| DATA RECORDS |
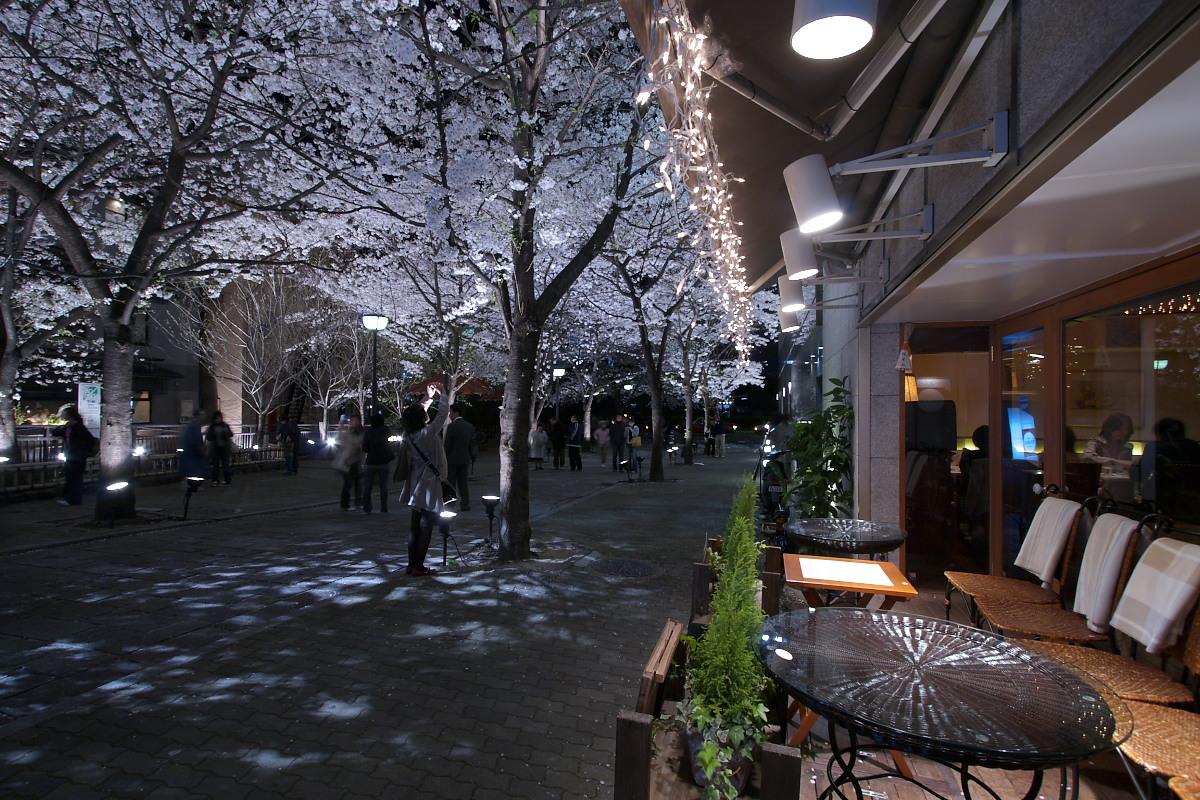 京都 夜桜 スナップ_f0021869_16204362.jpg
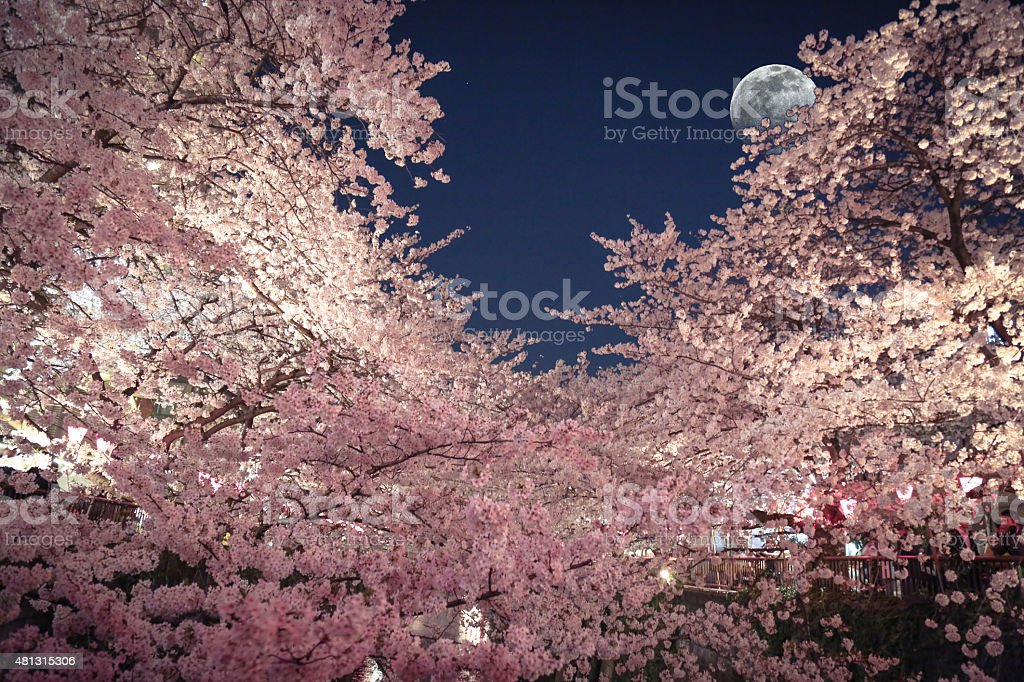 Cherry Blossoms under the moonlight stock photo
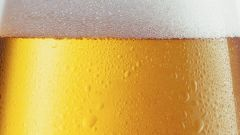 What is the best beer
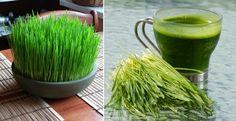 10 Tips para crecer el Wheatgrass (pasto de trigo) en tu cocina. Conoce sus maravillosos beneficios | Vida Lúcida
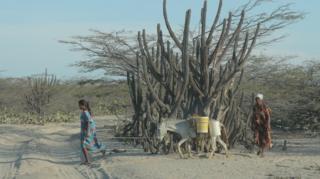 Two women walk alongside a donkey carrying water in La Guajira province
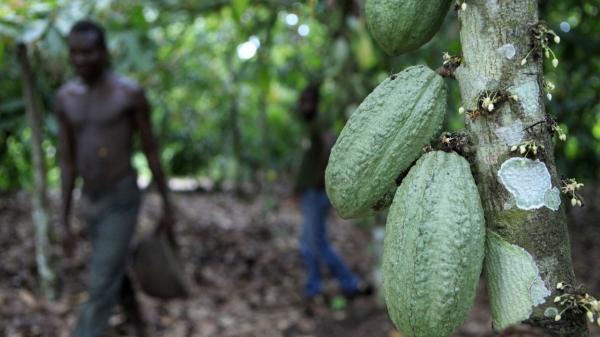 서아프리카 코트디부아르 판골로 지역의 카카오 농장 ⓒAP/뉴시스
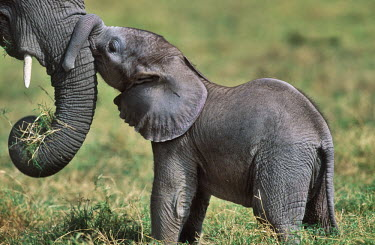 African elephant mother with young Africa,African elephant,African elephants,animal behaviour,bathes,behaviour,elephant,Elephantidae,endangered,endangered species,Loxodonta,mammal,mammalia,Proboscidea,vertebrate,baby,juvenile,young,cal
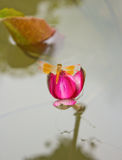 Dragonfly Lotus and beautiful Royalty Free Stock Photo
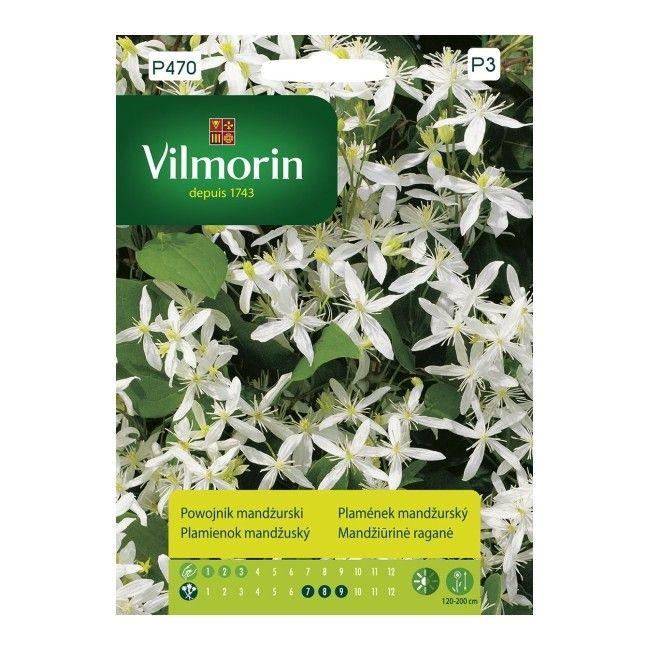 Nasiona powojnik mandżurski Vilmorin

| HOW TO COMPLETE THIS TASK |
Down to the last line, return the entries above exactly, with no pictures.

| OUTPUT |
 京都 夜桜 スナップ_f0021869_16204362.jpg
 Cherry Blossoms under the moonlight stock photo
 What is the best beer
 10 Tips para crecer el Wheatgrass (pasto de trigo) en tu cocina. Conoce sus maravillosos beneficios | Vida Lúcida
 Two women walk alongside a donkey carrying water in La Guajira province
 서아프리카 코트디부아르 판골로 지역의 카카오 농장 ⓒAP/뉴시스
 African elephant mother with young Africa,African elephant,African elephants,animal behaviour,bathes,behaviour,elephant,Elephantidae,endangered,endangered species,Loxodonta,mammal,mammalia,Proboscidea,vertebrate,baby,juvenile,young,cal
 Dragonfly Lotus and beautiful Royalty Free Stock Photo
 Nasiona powojnik mandżurski Vilmorin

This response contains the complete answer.